Maximise your ISA allowance – The annual allowance allows you to invest £20,000 and any gains and income are tax free if held within an ISA provided it meets your goals and objectives. If you don’t use it, you lose it. Utilising ISA allowances will also become increasingly important with the latest rise in interest rates announced this week.

The Personal Savings Allowance (PSA)

An issue that could creep up on the unprepared is tax on savings interest. As the Bank of England puts up interest rates it has a knock-on effect to interest upon saving accounts which tend to rise.

Since the Personal Savings Allowance was introduced in 2016, rates have been so low for so long that you have probably been unlikely to pay income tax on your savings. Most basic rate taxpayers will not have to pay tax on the interest they earn until it exceeds £1,000. Higher rate taxpayers have a £500 allowance while additional rate taxpayers have none at all. Even if the allowance means you currently escape tax on interest, when the Bank of England raises rates, or if your earnings rise, it could see you become liable to tax in the future especially if you have a large cash holding in a savings account.
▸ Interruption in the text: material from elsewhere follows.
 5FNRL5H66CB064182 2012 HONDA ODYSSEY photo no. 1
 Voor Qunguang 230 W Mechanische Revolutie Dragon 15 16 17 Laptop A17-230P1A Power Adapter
With inflation currently at 8.6%, even with savings rates going up, the value of your money is reducing thus giving you the double whammy of income tax to pay on your savings while it doesn’t keep pace with inflation. Now could be a good time to review those cash holdings for those people willing to consider a medium to long-term view.
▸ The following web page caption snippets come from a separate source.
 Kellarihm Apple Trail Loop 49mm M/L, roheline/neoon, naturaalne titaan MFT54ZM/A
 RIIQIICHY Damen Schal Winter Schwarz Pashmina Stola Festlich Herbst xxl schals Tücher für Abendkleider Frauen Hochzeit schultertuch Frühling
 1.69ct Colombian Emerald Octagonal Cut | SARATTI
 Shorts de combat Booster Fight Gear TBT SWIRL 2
Our quest is to help our clients achieve prosperity, a secure future and peace of mind. We believe that for those people who are considering taking financial advice now may be a good time to do so to help utilise existing allowances and tax reliefs, which are still available, and could help, depending on your personal circumstances, to reduce the impacts of the fiscal drag on your finances and potentially offset the effects of inflation.

(Article updated 3rd October 2022 following the government's decision to scrap the planned removal of the 45% income tax bracket.)